━━━━━ Metin bölümü ━━━━━

Halen okulda 400 civarında öğrenci var ama bir zamanlar 800 öğrenci varmış. Bogorodsk Deri teknik okulu Rusya’nın bu konuda eğitim veren tek okulu. şimdilerde biraz tedirgin, zira son yıllarda deri işlemeye olan talep azalmış. Bölge hükümeti 25 kişiden az öğrencinin bulunduğu bölümleri finanse etmeyeceğini beyan edince Bagarodsk’daki deri teknik okulu yakın bir gelecekte deri eğitiminden tamamen kopup 120 yıllık geleneğin son bulacağı endişesini taşıyor. Okul idaresi çareyi ek bölümler açmakta bulmuş ve deri teknik işlemenin yanı sıra, modelcilik, muhasebe, finansman ve bilgisayar eğitimleri de vermeğe başlamışlar. Deri teknik eğitimi için başvuran öğrenci sayısı azalsa bile diğer bölümlere özellikle de finans ve modelcilik bölümleri için her geçen gün talebin de arttığını belirtiyorlar.

━━━━━ Satır listesi ━━━━━

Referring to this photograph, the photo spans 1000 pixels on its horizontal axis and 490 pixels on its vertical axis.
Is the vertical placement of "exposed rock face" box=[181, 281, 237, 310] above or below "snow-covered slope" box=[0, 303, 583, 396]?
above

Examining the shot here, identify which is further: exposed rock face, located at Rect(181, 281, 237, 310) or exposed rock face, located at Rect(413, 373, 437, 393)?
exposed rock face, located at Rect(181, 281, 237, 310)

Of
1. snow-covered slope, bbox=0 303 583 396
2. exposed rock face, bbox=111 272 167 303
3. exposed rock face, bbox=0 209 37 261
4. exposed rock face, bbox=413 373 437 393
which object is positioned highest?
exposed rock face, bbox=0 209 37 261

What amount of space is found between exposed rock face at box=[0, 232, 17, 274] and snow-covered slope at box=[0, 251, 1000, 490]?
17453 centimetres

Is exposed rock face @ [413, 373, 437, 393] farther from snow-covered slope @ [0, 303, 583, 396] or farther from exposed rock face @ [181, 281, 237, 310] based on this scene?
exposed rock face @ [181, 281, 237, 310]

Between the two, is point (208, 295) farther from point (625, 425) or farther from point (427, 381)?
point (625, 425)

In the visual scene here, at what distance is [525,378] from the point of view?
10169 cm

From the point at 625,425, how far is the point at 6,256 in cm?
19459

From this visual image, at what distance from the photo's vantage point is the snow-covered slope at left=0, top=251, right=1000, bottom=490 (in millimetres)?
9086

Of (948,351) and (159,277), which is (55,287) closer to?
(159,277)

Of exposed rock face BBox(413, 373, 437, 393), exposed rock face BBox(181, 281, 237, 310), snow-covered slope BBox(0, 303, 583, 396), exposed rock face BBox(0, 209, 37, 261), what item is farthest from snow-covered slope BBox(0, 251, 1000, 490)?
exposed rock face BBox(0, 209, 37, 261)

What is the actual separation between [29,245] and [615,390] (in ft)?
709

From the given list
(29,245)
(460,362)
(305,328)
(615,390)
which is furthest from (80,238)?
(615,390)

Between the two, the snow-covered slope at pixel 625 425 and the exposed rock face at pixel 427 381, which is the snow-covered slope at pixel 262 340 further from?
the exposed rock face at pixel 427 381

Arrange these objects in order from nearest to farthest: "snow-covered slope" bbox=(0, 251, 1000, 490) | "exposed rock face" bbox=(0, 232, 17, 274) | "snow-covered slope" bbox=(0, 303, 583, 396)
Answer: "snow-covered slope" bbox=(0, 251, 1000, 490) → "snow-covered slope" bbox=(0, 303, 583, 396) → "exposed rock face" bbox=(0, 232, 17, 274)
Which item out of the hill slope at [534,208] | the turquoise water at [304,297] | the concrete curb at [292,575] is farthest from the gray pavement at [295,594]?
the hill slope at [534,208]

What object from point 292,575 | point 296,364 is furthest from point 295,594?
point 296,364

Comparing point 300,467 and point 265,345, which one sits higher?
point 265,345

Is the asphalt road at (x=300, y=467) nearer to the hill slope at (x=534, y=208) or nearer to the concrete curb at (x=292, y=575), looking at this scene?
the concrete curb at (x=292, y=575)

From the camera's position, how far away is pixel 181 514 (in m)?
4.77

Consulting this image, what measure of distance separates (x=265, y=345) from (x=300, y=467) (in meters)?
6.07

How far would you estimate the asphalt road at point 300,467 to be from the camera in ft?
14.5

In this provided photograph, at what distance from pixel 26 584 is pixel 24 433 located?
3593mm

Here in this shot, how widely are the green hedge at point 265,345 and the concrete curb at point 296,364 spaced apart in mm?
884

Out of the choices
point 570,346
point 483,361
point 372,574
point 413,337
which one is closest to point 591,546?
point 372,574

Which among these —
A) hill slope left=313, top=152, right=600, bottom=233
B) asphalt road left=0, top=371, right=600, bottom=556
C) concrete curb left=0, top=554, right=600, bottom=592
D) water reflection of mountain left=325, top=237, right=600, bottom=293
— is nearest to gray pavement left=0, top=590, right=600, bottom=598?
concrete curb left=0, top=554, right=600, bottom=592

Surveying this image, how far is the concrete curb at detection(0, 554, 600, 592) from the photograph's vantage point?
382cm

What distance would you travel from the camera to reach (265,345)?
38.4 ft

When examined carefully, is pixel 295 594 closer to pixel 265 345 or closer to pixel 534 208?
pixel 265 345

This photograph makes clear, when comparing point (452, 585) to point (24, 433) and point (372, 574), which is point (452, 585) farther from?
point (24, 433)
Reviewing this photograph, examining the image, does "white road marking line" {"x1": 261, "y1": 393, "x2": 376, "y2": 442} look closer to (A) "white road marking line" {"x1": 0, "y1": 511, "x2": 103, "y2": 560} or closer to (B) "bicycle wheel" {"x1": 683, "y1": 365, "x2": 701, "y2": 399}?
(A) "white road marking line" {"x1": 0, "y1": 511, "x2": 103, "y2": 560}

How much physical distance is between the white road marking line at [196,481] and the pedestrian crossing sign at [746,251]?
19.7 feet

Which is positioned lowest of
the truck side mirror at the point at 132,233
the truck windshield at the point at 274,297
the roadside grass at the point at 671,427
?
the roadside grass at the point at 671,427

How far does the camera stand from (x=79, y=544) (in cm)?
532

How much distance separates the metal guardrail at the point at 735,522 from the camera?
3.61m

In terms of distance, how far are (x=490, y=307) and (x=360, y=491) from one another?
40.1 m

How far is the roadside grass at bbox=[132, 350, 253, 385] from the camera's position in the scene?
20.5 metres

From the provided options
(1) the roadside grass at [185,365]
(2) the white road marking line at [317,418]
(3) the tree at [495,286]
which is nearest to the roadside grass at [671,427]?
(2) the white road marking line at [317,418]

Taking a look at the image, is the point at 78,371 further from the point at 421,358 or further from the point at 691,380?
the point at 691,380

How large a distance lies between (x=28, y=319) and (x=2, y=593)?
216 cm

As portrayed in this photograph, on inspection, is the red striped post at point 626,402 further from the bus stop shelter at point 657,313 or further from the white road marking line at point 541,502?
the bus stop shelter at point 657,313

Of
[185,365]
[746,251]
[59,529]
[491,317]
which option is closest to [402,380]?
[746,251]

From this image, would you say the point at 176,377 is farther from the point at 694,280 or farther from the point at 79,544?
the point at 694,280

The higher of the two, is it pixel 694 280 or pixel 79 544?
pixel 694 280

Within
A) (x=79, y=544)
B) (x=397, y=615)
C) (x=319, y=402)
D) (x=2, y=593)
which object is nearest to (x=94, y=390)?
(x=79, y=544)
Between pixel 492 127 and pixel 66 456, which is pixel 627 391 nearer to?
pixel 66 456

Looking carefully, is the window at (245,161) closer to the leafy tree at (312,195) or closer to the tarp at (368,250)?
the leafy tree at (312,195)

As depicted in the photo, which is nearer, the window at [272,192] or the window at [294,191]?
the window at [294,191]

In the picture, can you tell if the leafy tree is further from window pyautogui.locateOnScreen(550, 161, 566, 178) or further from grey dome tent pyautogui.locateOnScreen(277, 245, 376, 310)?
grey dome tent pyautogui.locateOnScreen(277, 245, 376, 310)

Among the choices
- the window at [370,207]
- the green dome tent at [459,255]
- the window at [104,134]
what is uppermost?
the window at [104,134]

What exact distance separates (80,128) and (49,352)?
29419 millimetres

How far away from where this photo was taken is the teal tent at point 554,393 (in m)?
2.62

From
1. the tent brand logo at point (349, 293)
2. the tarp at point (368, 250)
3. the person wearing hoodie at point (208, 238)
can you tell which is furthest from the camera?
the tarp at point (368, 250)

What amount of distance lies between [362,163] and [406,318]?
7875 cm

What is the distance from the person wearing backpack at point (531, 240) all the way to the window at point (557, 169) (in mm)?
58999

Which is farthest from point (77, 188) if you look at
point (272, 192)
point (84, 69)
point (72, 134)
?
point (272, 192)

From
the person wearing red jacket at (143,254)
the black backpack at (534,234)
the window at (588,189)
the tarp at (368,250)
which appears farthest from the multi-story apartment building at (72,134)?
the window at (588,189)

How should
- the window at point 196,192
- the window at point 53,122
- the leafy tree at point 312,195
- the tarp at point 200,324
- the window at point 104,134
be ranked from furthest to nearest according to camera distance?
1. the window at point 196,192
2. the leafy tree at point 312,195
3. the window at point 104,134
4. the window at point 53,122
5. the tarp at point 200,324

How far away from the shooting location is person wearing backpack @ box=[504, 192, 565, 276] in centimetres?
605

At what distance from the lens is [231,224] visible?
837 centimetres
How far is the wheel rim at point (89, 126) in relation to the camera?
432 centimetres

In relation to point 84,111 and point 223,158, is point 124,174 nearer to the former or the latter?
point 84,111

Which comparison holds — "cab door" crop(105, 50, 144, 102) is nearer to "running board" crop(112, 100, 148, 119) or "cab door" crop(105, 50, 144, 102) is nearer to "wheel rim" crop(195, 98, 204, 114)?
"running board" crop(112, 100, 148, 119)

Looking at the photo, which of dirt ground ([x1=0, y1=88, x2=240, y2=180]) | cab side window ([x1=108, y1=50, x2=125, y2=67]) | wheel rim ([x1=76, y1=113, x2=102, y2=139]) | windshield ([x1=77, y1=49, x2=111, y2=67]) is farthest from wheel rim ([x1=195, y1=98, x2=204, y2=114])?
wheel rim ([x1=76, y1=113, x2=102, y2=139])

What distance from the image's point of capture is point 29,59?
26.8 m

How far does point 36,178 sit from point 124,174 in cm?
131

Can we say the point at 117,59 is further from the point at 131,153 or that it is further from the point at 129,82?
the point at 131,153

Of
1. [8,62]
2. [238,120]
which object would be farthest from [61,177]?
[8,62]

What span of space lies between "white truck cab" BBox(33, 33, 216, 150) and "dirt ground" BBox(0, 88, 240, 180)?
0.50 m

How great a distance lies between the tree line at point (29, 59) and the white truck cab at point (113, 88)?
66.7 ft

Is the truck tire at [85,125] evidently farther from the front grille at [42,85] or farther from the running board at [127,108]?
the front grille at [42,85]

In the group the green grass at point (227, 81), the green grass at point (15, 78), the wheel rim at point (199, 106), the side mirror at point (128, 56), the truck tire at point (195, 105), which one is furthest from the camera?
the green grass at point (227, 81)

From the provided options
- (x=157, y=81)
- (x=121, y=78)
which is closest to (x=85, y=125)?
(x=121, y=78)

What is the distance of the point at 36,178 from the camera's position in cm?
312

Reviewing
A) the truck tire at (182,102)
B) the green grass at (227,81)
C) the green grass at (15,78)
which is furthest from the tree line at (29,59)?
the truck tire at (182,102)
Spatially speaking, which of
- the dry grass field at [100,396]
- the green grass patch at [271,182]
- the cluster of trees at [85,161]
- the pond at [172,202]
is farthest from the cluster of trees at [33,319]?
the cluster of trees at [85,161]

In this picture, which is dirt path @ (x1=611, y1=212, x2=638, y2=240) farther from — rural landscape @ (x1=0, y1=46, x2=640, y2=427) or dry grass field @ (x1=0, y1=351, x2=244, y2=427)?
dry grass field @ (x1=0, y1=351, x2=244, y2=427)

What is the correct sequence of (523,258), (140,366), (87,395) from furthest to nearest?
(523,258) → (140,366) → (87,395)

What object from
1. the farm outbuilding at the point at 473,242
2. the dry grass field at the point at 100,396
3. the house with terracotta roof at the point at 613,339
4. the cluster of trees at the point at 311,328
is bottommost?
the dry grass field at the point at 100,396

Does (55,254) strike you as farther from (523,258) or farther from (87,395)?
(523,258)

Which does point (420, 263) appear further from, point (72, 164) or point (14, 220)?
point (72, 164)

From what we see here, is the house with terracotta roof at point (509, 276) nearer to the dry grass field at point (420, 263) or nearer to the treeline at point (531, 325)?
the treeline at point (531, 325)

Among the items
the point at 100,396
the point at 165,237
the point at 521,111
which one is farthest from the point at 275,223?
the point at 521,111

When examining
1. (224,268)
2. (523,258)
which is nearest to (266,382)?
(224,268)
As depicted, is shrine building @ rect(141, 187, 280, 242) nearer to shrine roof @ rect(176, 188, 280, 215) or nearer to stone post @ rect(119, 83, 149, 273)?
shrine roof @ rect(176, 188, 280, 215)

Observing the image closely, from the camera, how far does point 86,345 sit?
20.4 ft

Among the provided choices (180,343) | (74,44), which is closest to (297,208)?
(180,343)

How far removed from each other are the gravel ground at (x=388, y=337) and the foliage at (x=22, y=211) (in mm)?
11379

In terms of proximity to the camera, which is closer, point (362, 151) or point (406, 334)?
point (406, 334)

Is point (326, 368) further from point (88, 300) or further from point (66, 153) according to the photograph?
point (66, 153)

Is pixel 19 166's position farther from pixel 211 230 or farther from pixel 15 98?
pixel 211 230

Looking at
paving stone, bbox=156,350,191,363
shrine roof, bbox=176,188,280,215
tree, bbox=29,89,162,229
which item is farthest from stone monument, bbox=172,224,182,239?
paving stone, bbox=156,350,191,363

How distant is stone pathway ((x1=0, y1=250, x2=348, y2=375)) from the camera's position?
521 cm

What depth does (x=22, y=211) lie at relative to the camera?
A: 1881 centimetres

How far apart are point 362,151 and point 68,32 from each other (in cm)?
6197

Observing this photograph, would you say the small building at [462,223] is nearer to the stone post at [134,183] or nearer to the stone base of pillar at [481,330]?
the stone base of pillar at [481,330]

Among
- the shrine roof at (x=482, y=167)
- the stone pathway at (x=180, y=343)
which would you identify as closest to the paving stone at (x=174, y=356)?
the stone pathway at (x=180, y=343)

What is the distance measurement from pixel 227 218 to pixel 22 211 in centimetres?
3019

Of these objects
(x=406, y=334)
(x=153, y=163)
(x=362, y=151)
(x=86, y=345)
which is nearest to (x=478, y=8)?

━━━━━

[Alıştırma açıklaması]
Deri teknik okuluyla ilgili metinde "Halen okulda 400" ile başlayıp "de arttığını belirtiyorlar." ile biten kısmı hiç değiştirmeden yazın.

[Görev sonucu]
Halen okulda 400 civarında öğrenci var ama bir zamanlar 800 öğrenci varmış. Bogorodsk Deri teknik okulu Rusya’nın bu konuda eğitim veren tek okulu. şimdilerde biraz tedirgin, zira son yıllarda deri işlemeye olan talep azalmış. Bölge hükümeti 25 kişiden az öğrencinin bulunduğu bölümleri finanse etmeyeceğini beyan edince Bagarodsk’daki deri teknik okulu yakın bir gelecekte deri eğitiminden tamamen kopup 120 yıllık geleneğin son bulacağı endişesini taşıyor. Okul idaresi çareyi ek bölümler açmakta bulmuş ve deri teknik işlemenin yanı sıra, modelcilik, muhasebe, finansman ve bilgisayar eğitimleri de vermeğe başlamışlar. Deri teknik eğitimi için başvuran öğrenci sayısı azalsa bile diğer bölümlere özellikle de finans ve modelcilik bölümleri için her geçen gün talebin de arttığını belirtiyorlar.